::: Recorded information :::

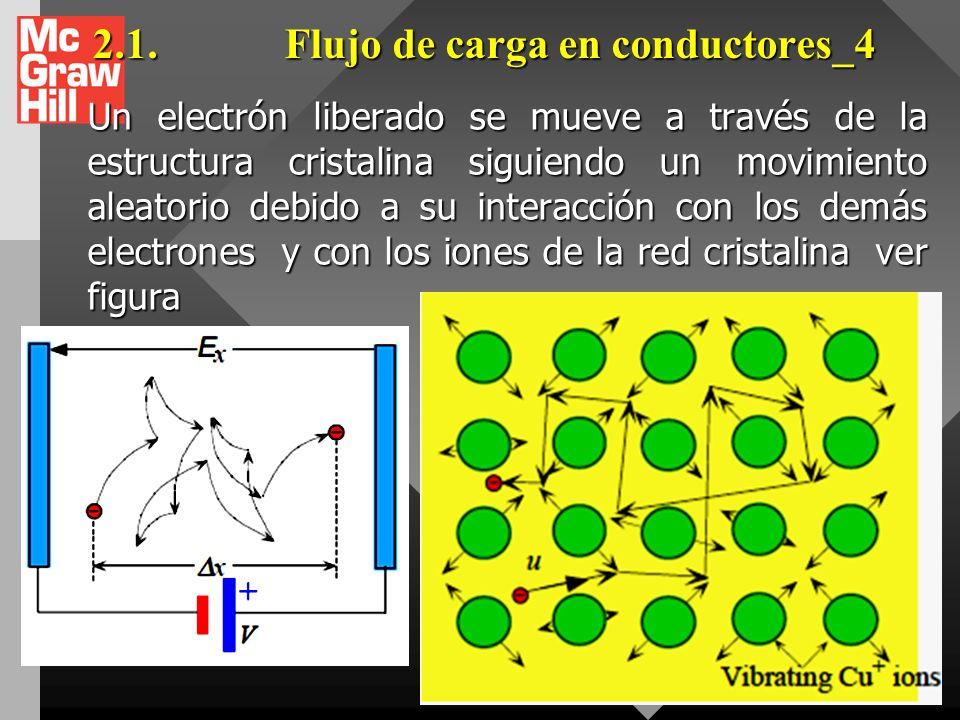 2.1. Flujo de carga en conductores_4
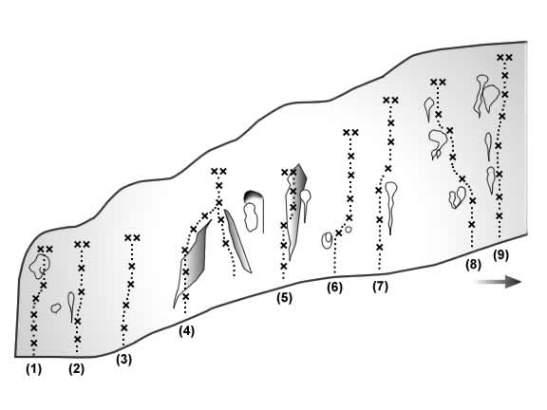 2ルンゼルート図 A
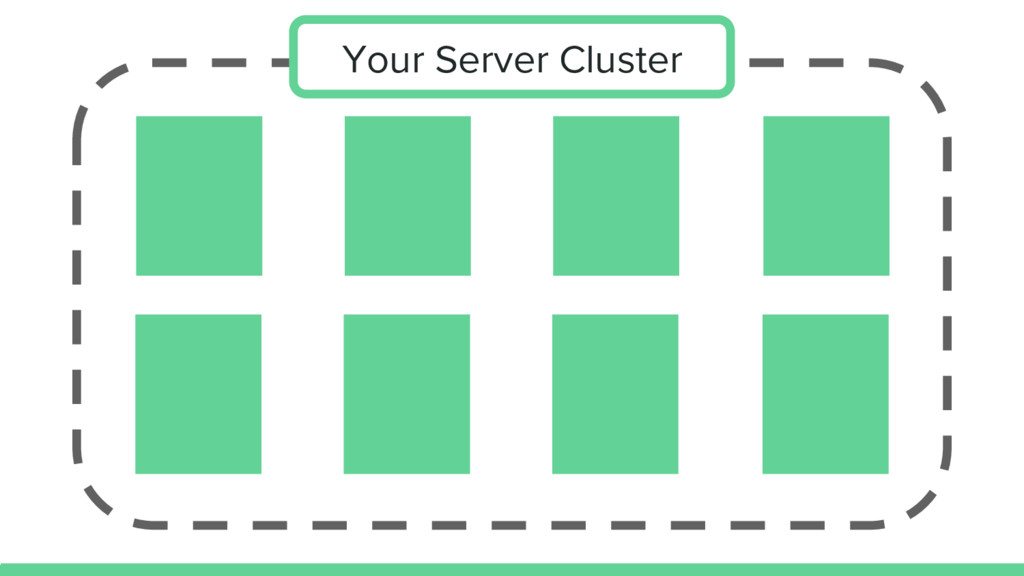 Your Server Cluster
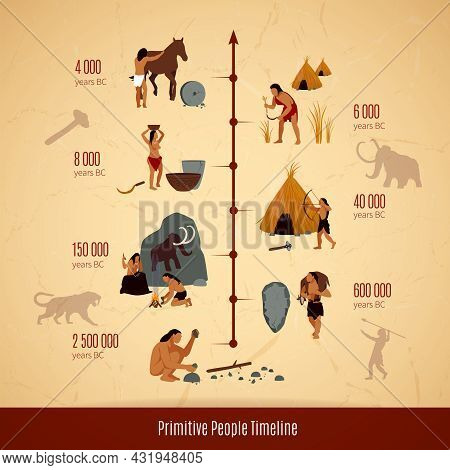 Prehistoric Stone Age Caveman Infographics Layout With Timeline Of Primitive People  Evolution Flat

:::

Problem to solve: Give back an exact copy of the material above, omitting the pictures.

Result of this task:
 2.1. Flujo de carga en conductores_4
 2ルンゼルート図 A
 Your Server Cluster
 Prehistoric Stone Age Caveman Infographics Layout With Timeline Of Primitive People  Evolution Flat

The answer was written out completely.